No final de dezembro, o caso de uma professora morta no município levantou dúvidas se teria ligação com a ação do grupo que se diz extremista. Na última sexta-feira, a Polícia Civil informou que essa possibilidade está descartada.
O nome do garoto investigado não é divulgado pela reportagem em respeito ao Estatuto da Criança e do Adolescente (ECA).
Contraponto
O que diz a defesa do adolescente
Vilson Carbonel Corino, que representa o adolescente, diz que a família está perplexa com os fatos e admite que ele confessou os atos de crueldade contra o animal. Conforme o advogado, o rapaz ingressou num grupo de jogos virtuais e foi "aliciado" pelos líderes. Eles teriam mandado ao adolescente fotos do pai, mãe e irmão, que seriam agredidos caso ele não aceitasse desafios. Entre eles, o de sacrificar diante das câmeras um animal de estimação. A família possui três cães e, para não sacrificar algum deles, o rapaz teria pego um cachorro que passava perto de sua casa. Por ter relutado em sacrificar animais, o adolescente ainda teria se automutilado, em punição por não cumprir o desafio.
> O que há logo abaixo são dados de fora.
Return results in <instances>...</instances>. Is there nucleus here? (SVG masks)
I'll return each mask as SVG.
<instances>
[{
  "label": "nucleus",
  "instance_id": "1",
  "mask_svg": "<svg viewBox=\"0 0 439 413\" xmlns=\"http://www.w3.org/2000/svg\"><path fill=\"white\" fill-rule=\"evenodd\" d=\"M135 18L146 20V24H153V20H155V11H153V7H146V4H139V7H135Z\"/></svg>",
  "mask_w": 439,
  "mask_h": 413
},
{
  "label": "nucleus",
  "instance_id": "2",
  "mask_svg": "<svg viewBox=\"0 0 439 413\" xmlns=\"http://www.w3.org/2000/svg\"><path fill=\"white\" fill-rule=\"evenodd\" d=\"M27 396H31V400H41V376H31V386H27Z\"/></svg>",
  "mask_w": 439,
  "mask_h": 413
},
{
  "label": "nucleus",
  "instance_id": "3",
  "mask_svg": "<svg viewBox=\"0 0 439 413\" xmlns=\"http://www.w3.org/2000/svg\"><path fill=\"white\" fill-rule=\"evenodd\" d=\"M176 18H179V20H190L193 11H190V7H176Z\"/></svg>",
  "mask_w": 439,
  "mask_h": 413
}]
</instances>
A defesa do adolescente também considera "improvável" que ele tenha ameaçado colocar fogo na sede da Anvisa, porque a ameaça teria ocorrido quando ele já prestava depoimento à Polícia Civil. Corino acredita que o seu cliente é "bode expiatório" para outros casos de crueldade com animais, ainda não investigados, no Vale do Sinos.